ASCII by Jason Scott

Jason Scott's Weblog

BBS Documentary Update —

It is a surreal feeling, having pushed a rock up a hill for a very long time, to find the load suddenly lighter. In fact, as you consider it, the rock is not just getting lighter, but is possibly moving on its own. At that point, it will dawn on you that you have in fact pushed the rock over the summit of the hill and you are following it on the way down the other side. This is a excellent time to hold on tightly.

Such is the case currently, where three years of production are now flying together at a head, combining the research and information I’ve been sent from hundreds of people with the 200 interviews I conducted throughout the continent. Where before I was quietly mulling through footage and considering the next moves, it’s now a case of finishing up the last few hours of culling, assembling the sequences, and putting the whole thing together before it becomes a DVD set.

People ask me when it’ll be ready. I tell them I intend it to be ready for the end of the year. I still think that’s the case. This is much later than I intended and originally announced, but that’s because I am, after all, a single person. The constant motto is “Quality Trumps Deadlines”, since I’m not working on the same goals and pressures that most people are in these sorts of projects. I think the extra time it took me to assemble many of the interviews worked out in favor of a better creation.

What got me really fueled was committing to show “footage” at DEFCON XII, a convention in Las Vegas. I promised people would be seeing some preview footage, and as the day grew closer this promise was somewhat challenged by the complete lack of any actual footage to show.

With a week before the show, I stopped culling footage and instead turned towards creating something that would show what the episodes were like, using actual clips from interviews. It took nearly the whole week (one of the sequences was finished hours before the flight to Las Vegas) but in the end I produced a 16 minute run-through of six of the seven episodes, along with a new trailer and some other related material. While it was close, I didn’t end up in my hotel room furiously piecing things together on a laptop, so there are small victories involved.

The actual talk I gave bookending this footage is already archived on archive.org, sans the audio of the 16-minute clip (you miss too much stuff with it in there). The audience seemed to recieve it well, and reacted to it positively, so I know I’m onto something.

There have been some consistently asked questions in recent months, and so an actual and real “Frequently Asked Questions” list is building up. Let me answer some of them here, so they’re in one place.
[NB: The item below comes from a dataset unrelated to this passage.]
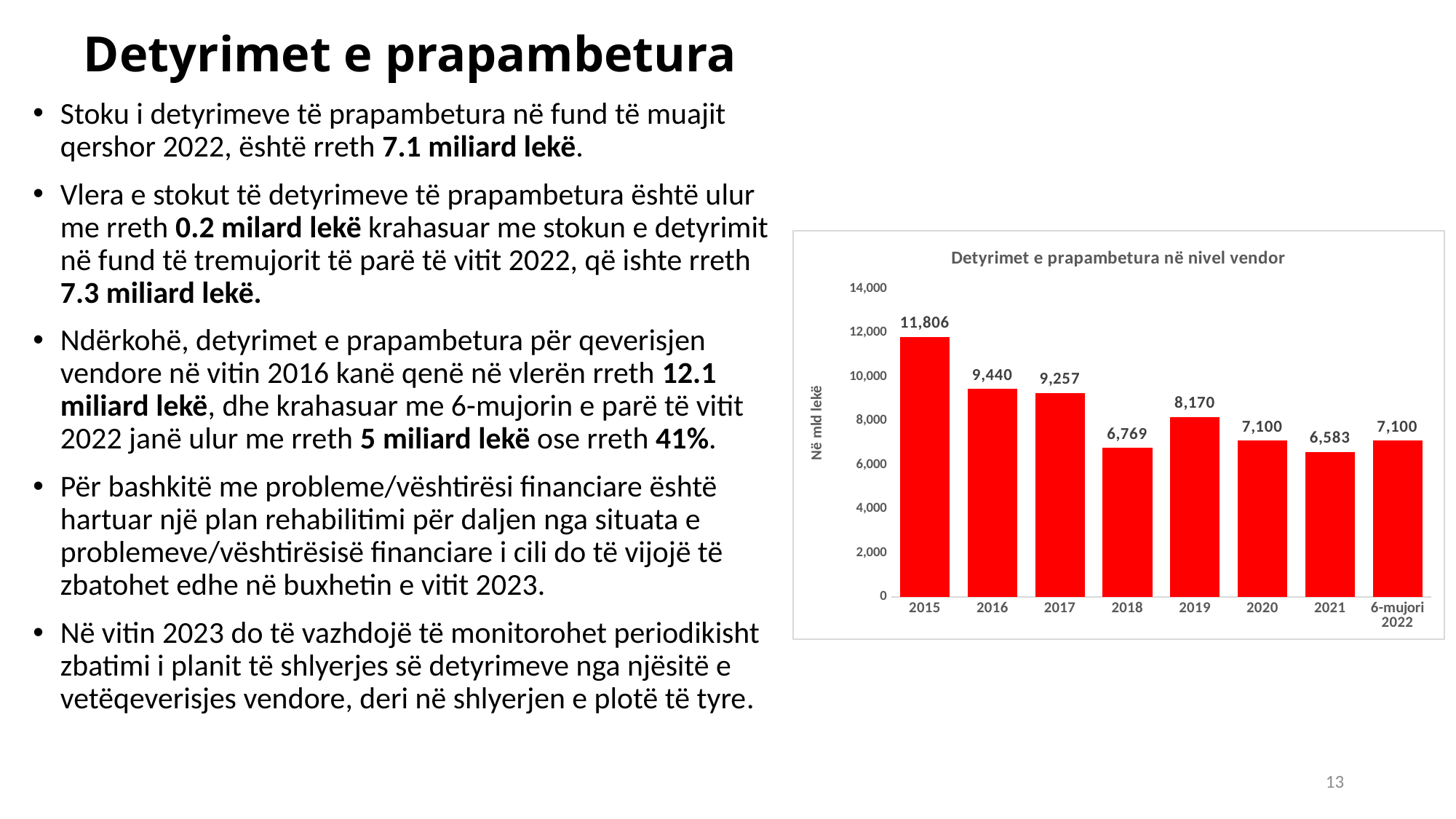
What is the value for 2019 in the chart? 8,170 What type of chart is shown on the slide? Bar chart What is the difference between the values for 2016 and 2017? 183 What is the value for 2021 in the chart? 6,583 How many bars are shown in the chart? 8 What is the title of the chart? Detyrimet e prapambetura në nivel vendor What is the difference between the values for 2015 and 2021? 5,223 What is the value for 2015 in the chart? 11,806 What is the value for 6-mujori 2022 in the chart? 7,100 Which category has the lowest value in the chart? 2021 Which is larger, the value for 2018 or the value for 2019? 2019 Which year has the highest value in the chart? 2015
This will definitely be a three-DVD set sold via myself and a number of partnering organizations in the style of amazon.com or perhaps fusecon.com. It will retail somewhere in the range of fifty dollars. I am not splitting up the DVDs, I am not selling it on VHS. The production will be released under a Creative Commons license. It is multiple separate episodes, not one long movie. It will be subtitled as an option. There will be easter eggs. There are people who are really cool and who you really admire who will be on the DVD, but there will be people who are cool and who you admire who will not. This does not make them any less cool and admirable, or mean I don’t think they are. Perhaps there will be a short version that plays for an hour and goes on TV, but it’s not overly important to me that there be one. It’s also not important to me that it be on cable TV or regular TV; with a beautiful digital format that gives you full on-demand navigation and many hours of footage, why would it be?

I can promise you that there’s definitely a “there” there, that is, the final works are definitely something substantial and interesting, especially if you know about BBSes in some fashion. If you don’t know about BBSes but can operate a computer with comfort, then you will likely find it interesting and substantial as well. It will have ways to “ramp up” on the subject enough to then watch the episodes. I will be very proud of the final product and will look forward to the positive and negative comments I’ll be recieving for months after it arrives.

I am not pleased with myself that I let things go on so long between updates; but I kept falling into not wanting to sound boring and uneventful. The editing process itself is not boring to me, but describing the victories, I find them very quiet: a particularly good line, an item in the background falling off a way, or an amazing counterpoint to a statement made thousands of miles away and months ago. I interviewed some smart people indeed.

Onward. Expect that in September you will be able to pre-order this documentary.